Bunun üzerine Übey bin Kâ‘b -radıyallâhu anh-:
“–İşte takvâ budur.” der.
TAKVÂNIN EN GÜZEL TEZÂHÜRÜ
Takvânın en güzel tezâhürü; küfür, nifak ve şirkten, tıpkı ateşe düşmekten kaçar gibi kaçmak, Cenâb-ı Hakkʼın emirlerini hakkıyla edâ etmek ve yasaklarından titizlikle sakınmaktır.]
Lokman -aleyhisselâm- buyurur:
“Ey oğlum! Gönlünü kederlerle ve üzüntülerle meşgul etme! Aç gözlülükten sakın! Takdîre rızâ göster! Allah tarafından sana verilene kanaat et ki hayatın güzelleşsin, gönlün sürurla dolsun ve hayattan zevk alasın.”
[Rabbimiz buyurur:
“İnsan var ya, Rabbi kendisini imtihan edip de ikramda bulunduğunda ve bol nîmet verdiğinde (sevinir); «Rabbim bana ikram etti.» der. Onu imtihan edip rızkını daralttığında ise (üzülür); «Rabbim beni önemsemedi.» der.” (el-Fecr, 15-16)
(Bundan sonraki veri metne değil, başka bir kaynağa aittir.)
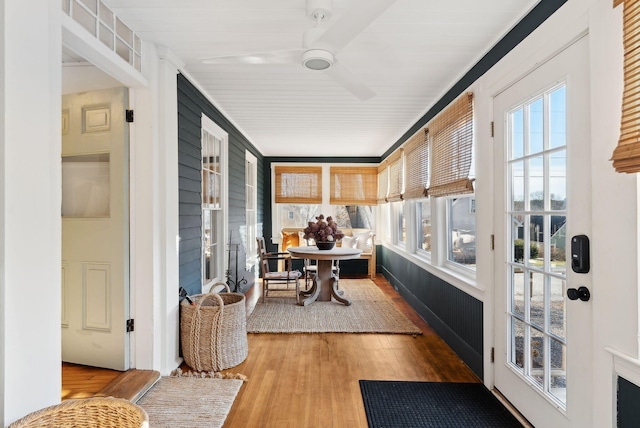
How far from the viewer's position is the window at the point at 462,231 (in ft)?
10.6

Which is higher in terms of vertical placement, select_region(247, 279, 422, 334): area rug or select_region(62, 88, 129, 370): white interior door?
select_region(62, 88, 129, 370): white interior door

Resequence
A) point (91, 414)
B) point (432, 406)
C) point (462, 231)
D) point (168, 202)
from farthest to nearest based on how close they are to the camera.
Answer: point (462, 231), point (168, 202), point (432, 406), point (91, 414)

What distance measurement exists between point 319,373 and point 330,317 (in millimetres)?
1408

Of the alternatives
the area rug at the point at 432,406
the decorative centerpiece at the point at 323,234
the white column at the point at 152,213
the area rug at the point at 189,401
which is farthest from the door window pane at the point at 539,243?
the decorative centerpiece at the point at 323,234

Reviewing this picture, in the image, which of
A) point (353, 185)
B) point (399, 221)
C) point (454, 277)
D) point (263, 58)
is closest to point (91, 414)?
point (263, 58)

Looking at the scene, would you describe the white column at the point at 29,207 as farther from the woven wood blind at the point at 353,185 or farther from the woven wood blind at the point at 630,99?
the woven wood blind at the point at 353,185

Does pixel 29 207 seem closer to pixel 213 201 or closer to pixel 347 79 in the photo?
pixel 347 79

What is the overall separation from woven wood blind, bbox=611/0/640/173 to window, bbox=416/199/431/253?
127 inches

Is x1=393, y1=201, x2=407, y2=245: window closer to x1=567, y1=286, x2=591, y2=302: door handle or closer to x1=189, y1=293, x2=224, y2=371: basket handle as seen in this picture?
x1=189, y1=293, x2=224, y2=371: basket handle

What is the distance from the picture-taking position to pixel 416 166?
4.33m

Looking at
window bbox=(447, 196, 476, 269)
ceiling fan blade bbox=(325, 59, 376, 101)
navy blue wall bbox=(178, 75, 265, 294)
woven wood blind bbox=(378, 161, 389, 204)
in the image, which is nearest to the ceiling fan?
ceiling fan blade bbox=(325, 59, 376, 101)

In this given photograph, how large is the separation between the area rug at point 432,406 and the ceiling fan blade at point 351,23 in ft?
6.95

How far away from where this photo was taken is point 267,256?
15.8ft

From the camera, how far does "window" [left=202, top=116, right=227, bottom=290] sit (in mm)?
3691
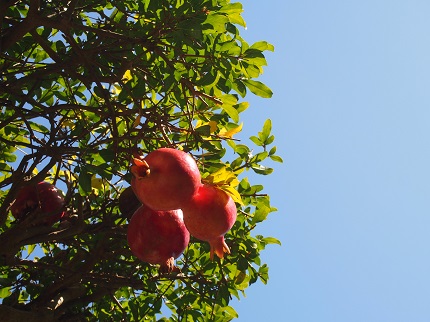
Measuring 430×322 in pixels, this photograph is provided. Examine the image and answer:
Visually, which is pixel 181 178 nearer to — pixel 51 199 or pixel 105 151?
pixel 105 151

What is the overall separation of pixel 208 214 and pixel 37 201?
3.36ft

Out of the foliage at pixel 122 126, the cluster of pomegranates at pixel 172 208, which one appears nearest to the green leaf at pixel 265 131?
the foliage at pixel 122 126

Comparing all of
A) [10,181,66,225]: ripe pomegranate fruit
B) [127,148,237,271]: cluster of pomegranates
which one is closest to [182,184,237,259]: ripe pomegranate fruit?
[127,148,237,271]: cluster of pomegranates

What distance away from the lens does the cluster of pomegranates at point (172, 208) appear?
59.3 inches

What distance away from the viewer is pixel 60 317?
274cm

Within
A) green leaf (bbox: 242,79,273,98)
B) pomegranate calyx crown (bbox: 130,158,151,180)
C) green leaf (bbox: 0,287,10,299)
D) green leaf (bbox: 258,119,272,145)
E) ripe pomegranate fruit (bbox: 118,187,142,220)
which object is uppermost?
green leaf (bbox: 258,119,272,145)

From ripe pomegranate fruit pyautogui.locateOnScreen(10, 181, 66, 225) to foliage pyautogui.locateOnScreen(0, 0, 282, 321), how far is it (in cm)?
5

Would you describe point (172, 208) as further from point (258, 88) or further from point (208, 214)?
point (258, 88)

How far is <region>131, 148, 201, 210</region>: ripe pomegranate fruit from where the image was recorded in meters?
1.50

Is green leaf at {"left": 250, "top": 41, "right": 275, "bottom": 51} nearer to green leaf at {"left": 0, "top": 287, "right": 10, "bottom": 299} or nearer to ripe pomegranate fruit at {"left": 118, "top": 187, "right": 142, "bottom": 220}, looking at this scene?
ripe pomegranate fruit at {"left": 118, "top": 187, "right": 142, "bottom": 220}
Gönle sevinç veren tecellî ve hâdiseler karşısında râzı olup, buna mukâbil gam ve keder veren hâdiseler karşısında hoşnutsuzluk göstermek, kulluk âdâbıyla bağdaşmaz. İnsan, mânevî olgunluğun zirvesine varmadıkça, bu beşerî zaaftan kolay kolay kurtulamaz. Nefsini tezkiye edip “Râdıye” makâmına ulaştığında ise, ilâhî irâdenin hayır veya şer şeklinde tecellî eden bütün kazâ hükümlerine tereddütsüz teslîm olup rızâ gösterir, şikâyet ve sızlanmayı unutur. Böyleleri hakkındaki ilâhî müjde ne büyüktür:
“Ey huzura kavuşmuş insan! Sen O’ndan râzı, O da senden râzı olarak Rabbine dön. (Sâlih) kullarımın arasına katıl ve Cennet’ime gir!” (el-Fecr, 27-30)
GERÇEK SAÂDET
Saâdetin şaşmaz kâidesi; aklı vahye tâbî kılmak, kalbi güzel ahlâk ile tezyîn etmek ve bu sâyede hayatın acı-tatlı sürprizlerine karşı rızâ gösterebilmektir. Yine gerçek saâdet, hayatın med ve cezirlerini olduğu gibi kabûl etmek, meşakkatlerine tahammül göstermek, yanlışların düzelmesi için gayret etmek, her şeyin güzel tarafını görmek, kahır içinde gizli lûtuflardan gâfil kalmayıp dâimâ Âlemlerin Rabbi’ne teslîm olmakla mümkündür.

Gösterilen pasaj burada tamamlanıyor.